Linus Hui is a Hong-Kong born and bred artist. Having acquired a Product Design degree from the Polytechnic University of Hong Kong, in 2009, Linus commenced on working on paper-crafted costumes and self-portraits that were to be presented through the Flickr photo sharing website. Due to its originality and aesthetic outcome, Linus’ project soon became very popular encouraging him to enrich his portfolio with other works of the same culture. Alongside his personal projects, he has also designed some paper sculptures for Lane Crawford, a leading luxury retailing company in Hong Kong and China. For 2011, the Feel Good Factory will be enhanced with the Linus’ Know How’ - a humorous self-help guide, which is aimed at discussing and dealing with any personal situation.
Yet, because the personal view of the artist is always more clarifying and quotes make a text much more interesting, Yatzer chased Linus Hui to gain a firsthand sight of his aspect of the ‘Feel Good Factory’....
We admit that when we first saw your work, our first thought was that this is rather a unique concept.
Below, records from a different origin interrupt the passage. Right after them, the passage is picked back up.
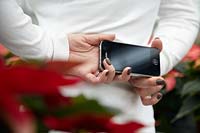 Jeune femme tient un téléphone intelligent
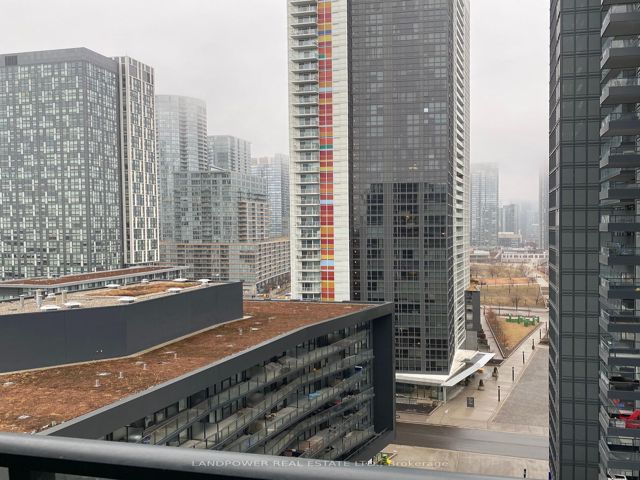 1708 - 80 Queens Wharf Rd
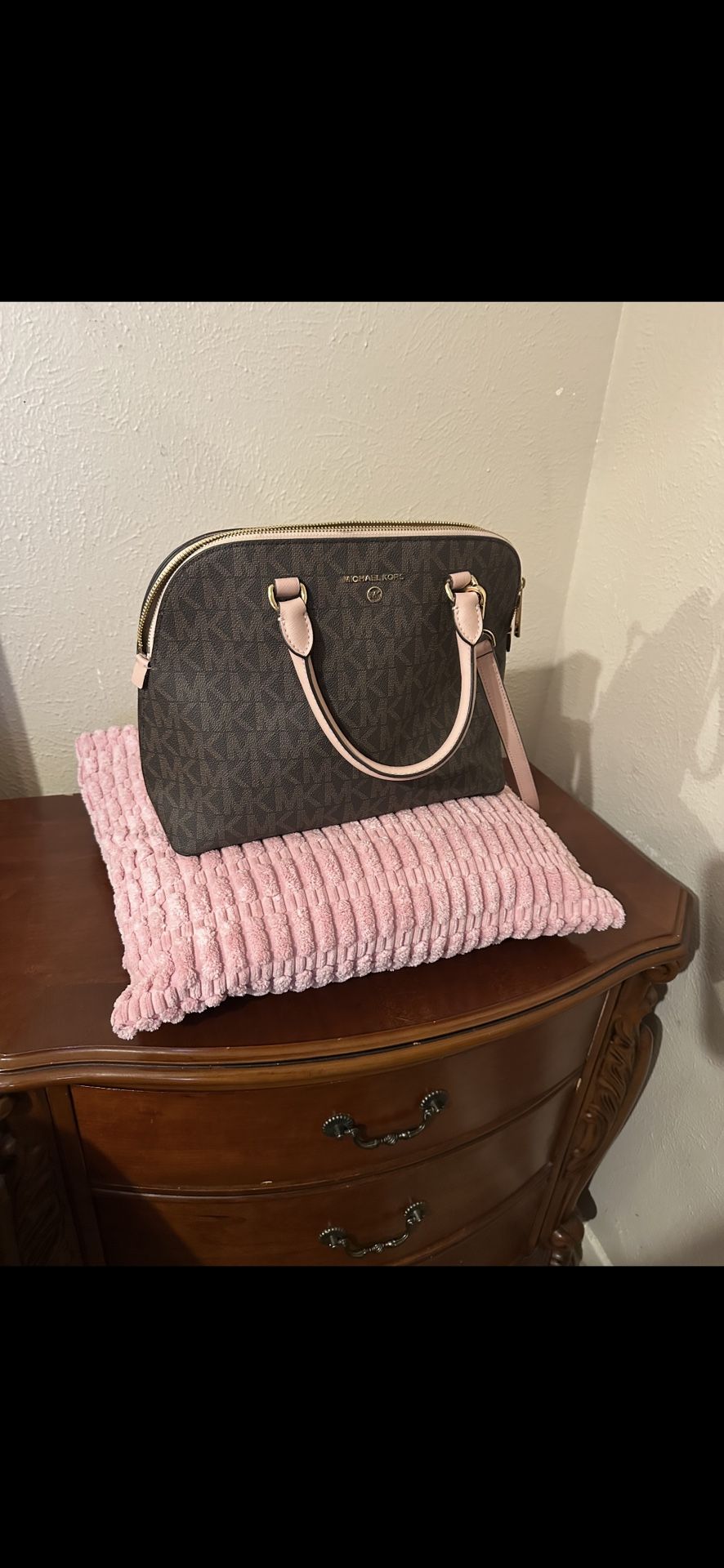 Michale Kors Purse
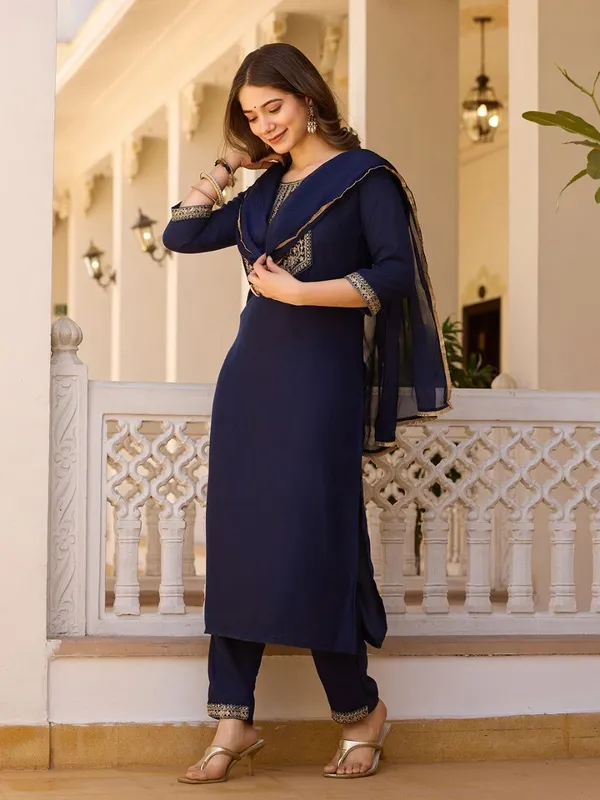 Black_Rayon_Embroidered_Readymade_Suit_For_Party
Would you like to explain how you came up with this idea?
I had competed 2 daily self-portraits before, and I thought it would be interesting to have a series of daily projects (for 365 days) that had a coherent theme. Also, straying away from my daily emotions and my daily activity, I wanted to test my creativity and create a new “genre”. Since I have started to fall in love with using paper and making paper costumes, it was only natural that I should create a paper item for a topic each day. Whereas the self-help guide was unintentional, I started the paper costume project on the 3rd day, and I thought a humorous self-help guide would communicate very well with the readers.
What is the inspiration for your themes?
I am inspired by our daily, “mundane” thoughts and behaviours, and “literal interpretations” of idioms. I love idioms, and I love the idioms about animals the best. They just give me fantastic reasons to design and make little animal costumes. Also, I find our emotional journeys from love to hate, from loneliness to our sense of belonging very inspirational. We all go through them, and we are all linked by them, as people.
We noticed in your work that you tackle issues from our everyday lives but always depict them in a humoristic manner. Was there some sort of identification that you are aiming for? For instance, a chance of seeing the amusing side of our everyday matters?
My humoristic manner of handling subjects, especially for our delicate emotions and problems, is actually a pessimistic reaction to life. If we cannot really solve these problems, we may as well enjoy ourselves, and my approach is to see our subjects’ contradictions and absurdity. On the other hand, sarcasm is also a good defence against the grown-up world.
What makes Linus feel good?
Linus feels good when he has having his feet up, after a good supper, watching a lovely television programme and having a nap - in other words, being well-fed and content. I also enjoy watching my bunny very much.
Is there any other project that you are currently working on?
I have just finished making a big paper set for a commercial print ad. My goal is to finish this year’s daily self portrait, and start with new material in the coming year. I have my heart set on leather and metal. I have always wanted to work with sheet metal, and I would like to experiment the techniques and shapes I use on paper.